第197話 転んだ理由

「お前たち、何かした?

 走り出したと思ったら、突然転んで。しかもムチャクチャ痛がってるけど」

「いえ、何も?」

「知らなーい!」

「何もしていません」

「否定」


誰も何もしていないのか。

じゃあ、この状況は一体……?


えっと、あの人が開発した『身体強化魔法』を使って、シロ達を倒す為に走り出した。

ここまでは判る。だが、突然倒れて、足を押さえて痛がっている。

釘でも踏んだ?


あっ! もしかして! 王様を守る為に、どこかから狙撃したとか?!

そう思って王様を見たが、あちらも不思議な顔をしている。

そうか、王様も知らないのか。

じゃあやっぱり、何か踏んだのだろうか?


「まぁ、このままじゃあ何も進展しない。

 って事で、ちょっとお前達、確認に行ってくれ。

 治療出来るなら治療してくれても良いから」

「判りました。

 しかし確認はしますが、治療はしませんので」

「あっ、そう……」


どうやらシロ達は俺が狙われたと思っているらしい。

なので非常に怒っている。

……大丈夫だとは思うが、治療のフリして更に痛めつけたりしないよな?




シロ達が見に行って、戻ってきた。


「どうだった?」

「足を骨折していました」

「骨折?! 何で?!」

「さあ? 良い気味ですが」


何で骨折?! 強化してたんじゃないの?!


「ここは私が説明を」

「おお、メガ。

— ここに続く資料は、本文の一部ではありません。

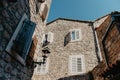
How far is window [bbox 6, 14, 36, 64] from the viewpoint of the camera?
3.98m

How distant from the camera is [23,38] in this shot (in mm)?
4395

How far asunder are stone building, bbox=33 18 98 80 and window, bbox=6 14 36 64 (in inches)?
318

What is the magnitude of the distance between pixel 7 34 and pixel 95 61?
1082 centimetres

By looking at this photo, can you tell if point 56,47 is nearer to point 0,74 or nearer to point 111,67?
point 111,67

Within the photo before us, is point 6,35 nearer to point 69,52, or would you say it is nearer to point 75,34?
point 69,52

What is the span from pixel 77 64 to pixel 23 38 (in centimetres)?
946

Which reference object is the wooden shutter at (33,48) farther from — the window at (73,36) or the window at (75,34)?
the window at (75,34)

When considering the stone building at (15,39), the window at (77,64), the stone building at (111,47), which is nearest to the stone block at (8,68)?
the stone building at (15,39)

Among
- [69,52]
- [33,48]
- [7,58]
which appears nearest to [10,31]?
[7,58]

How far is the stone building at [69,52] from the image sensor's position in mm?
12758

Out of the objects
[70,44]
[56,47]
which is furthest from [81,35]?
[56,47]

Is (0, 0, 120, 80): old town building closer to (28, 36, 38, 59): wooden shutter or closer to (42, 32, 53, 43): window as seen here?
(28, 36, 38, 59): wooden shutter

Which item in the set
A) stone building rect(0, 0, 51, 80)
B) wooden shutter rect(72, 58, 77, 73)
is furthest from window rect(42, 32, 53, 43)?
stone building rect(0, 0, 51, 80)

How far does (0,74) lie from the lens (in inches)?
137
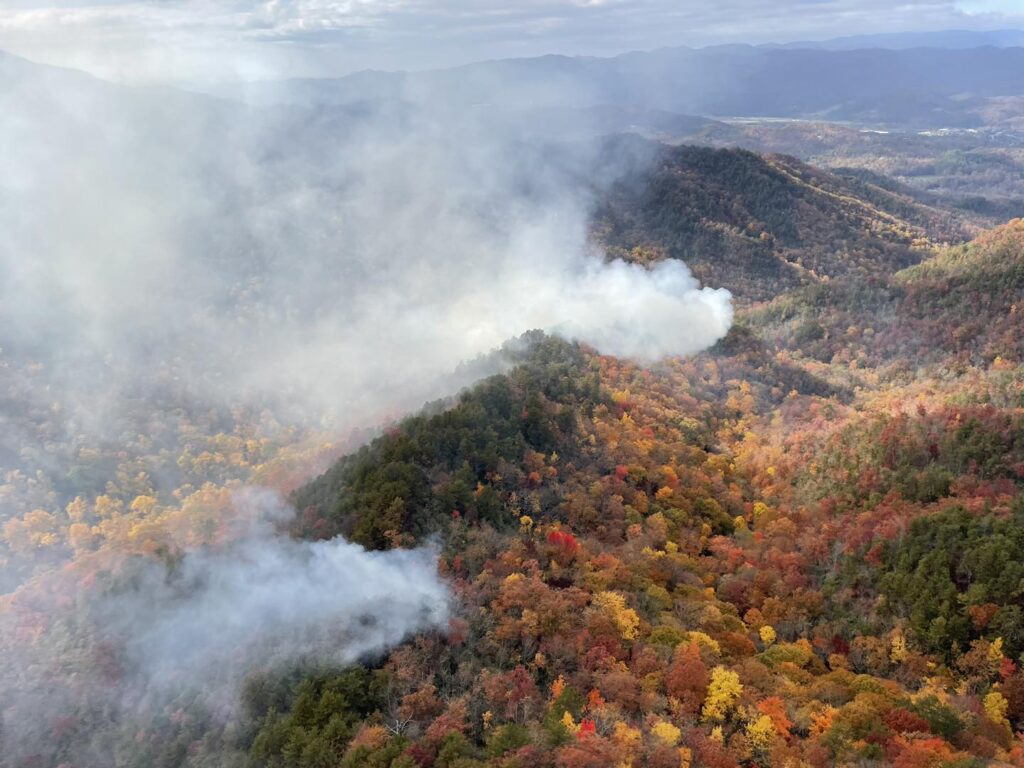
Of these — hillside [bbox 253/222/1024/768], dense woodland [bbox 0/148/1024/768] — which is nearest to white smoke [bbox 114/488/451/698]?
dense woodland [bbox 0/148/1024/768]

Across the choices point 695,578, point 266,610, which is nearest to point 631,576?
point 695,578

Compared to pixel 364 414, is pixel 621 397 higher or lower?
higher

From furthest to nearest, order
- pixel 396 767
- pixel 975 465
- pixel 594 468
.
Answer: pixel 594 468 < pixel 975 465 < pixel 396 767

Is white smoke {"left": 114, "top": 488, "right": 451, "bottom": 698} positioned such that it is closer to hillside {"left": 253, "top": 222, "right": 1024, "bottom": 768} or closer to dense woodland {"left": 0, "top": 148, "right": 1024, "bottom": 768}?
dense woodland {"left": 0, "top": 148, "right": 1024, "bottom": 768}

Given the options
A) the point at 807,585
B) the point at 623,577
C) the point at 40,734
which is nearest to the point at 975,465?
the point at 807,585

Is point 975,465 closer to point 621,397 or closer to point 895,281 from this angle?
point 621,397

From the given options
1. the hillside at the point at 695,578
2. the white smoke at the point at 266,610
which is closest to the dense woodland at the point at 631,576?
the hillside at the point at 695,578

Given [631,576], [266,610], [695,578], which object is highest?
[266,610]

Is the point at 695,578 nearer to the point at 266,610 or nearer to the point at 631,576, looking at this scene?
the point at 631,576
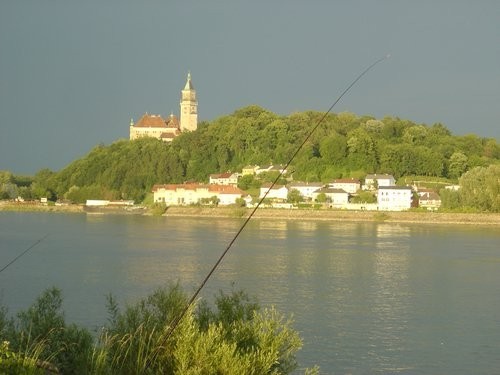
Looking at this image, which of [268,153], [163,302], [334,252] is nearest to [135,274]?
[334,252]

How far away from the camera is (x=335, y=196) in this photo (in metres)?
52.8

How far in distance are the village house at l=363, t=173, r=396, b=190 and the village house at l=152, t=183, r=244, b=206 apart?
872cm

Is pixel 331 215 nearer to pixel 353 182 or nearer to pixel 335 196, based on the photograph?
pixel 335 196

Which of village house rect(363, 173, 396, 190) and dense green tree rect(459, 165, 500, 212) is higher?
village house rect(363, 173, 396, 190)

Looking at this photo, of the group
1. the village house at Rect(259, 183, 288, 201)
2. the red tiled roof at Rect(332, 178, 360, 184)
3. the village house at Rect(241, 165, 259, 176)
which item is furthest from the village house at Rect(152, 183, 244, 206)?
the red tiled roof at Rect(332, 178, 360, 184)

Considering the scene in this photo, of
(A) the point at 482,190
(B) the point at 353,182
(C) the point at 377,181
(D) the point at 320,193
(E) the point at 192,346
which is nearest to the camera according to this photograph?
(E) the point at 192,346

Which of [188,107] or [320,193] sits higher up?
[188,107]

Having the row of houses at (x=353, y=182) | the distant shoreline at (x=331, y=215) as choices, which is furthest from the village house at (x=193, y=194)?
the row of houses at (x=353, y=182)

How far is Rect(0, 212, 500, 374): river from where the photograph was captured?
970 centimetres

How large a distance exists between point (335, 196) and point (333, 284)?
37339 millimetres

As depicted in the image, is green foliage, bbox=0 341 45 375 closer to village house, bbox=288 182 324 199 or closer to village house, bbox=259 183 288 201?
village house, bbox=259 183 288 201

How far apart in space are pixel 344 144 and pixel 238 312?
56069 millimetres

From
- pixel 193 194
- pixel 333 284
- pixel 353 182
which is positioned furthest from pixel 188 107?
pixel 333 284

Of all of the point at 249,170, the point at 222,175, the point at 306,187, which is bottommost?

判るか」

「はい。予想ですが」

「予想で良いよ」

「では。

 あの魔法は全てを強化するのではなく、筋力を上げたようです」


筋力アップか。

確かにそれなら強くなれるな。

暴力は基本的に力だもん。握力が30kgの人よりも60kgの人の方が強い。

腕立て伏せが5回しか出来ない人よりも、100回出来る人の方が強い。

走るのが早いのも筋力が高いからだ。


「私も経験があるのですが、筋力がいきなり上がると、自己の制御が難しいのです」

「想像よりも自分が早く動くからか?」

「そうです。しかし私、いえ、私達の場合は、肉体改造されていますので。

 脳の反射速度もそうですが、全てのモノが上げられています」

「確かに改造したって言ってたもんな」

「あの人は単純に筋力だけを上げたようです。

 それによって、自分の制御出来る速度を大幅に超えてしまい、足がもつれて転んだようです」

「転んだ理由は判った。

 でもそれで骨折するか?」

「骨は通常のままなので。関節も怪我してましたね。

 後、筋力を上げた事により、体重も増加してたと思われます」


そういう事か。

重量・速度、この辺がアップしているのに、骨や関節、更には脳からの信号伝達速度は元のまま。

結果、順応出来ずに転んで怪我。

納得。

起きるべくして起きた事故だったんだな。


しかし、懸念が一つ。

普通、実践する前に実験しないか?

自分を使わなくても、動物実験とかしないか?

実験もせずに出来たからと、すぐに使うなんてバカだろ。


それにしても、ラノベではお馴染みの『身体強化魔法』。

こんなにも使えないんだな。

強化するなら、本当に体の全ての部位を強化しないと。

ついでに言えば、思考能力も上げないとダメなんだ。


子供の主人公が使えば簡単に大人並の攻撃力になる、作者としては楽な魔法だけど。

ご都合主義とも言うが。

実際には無理のある魔法だったようだ。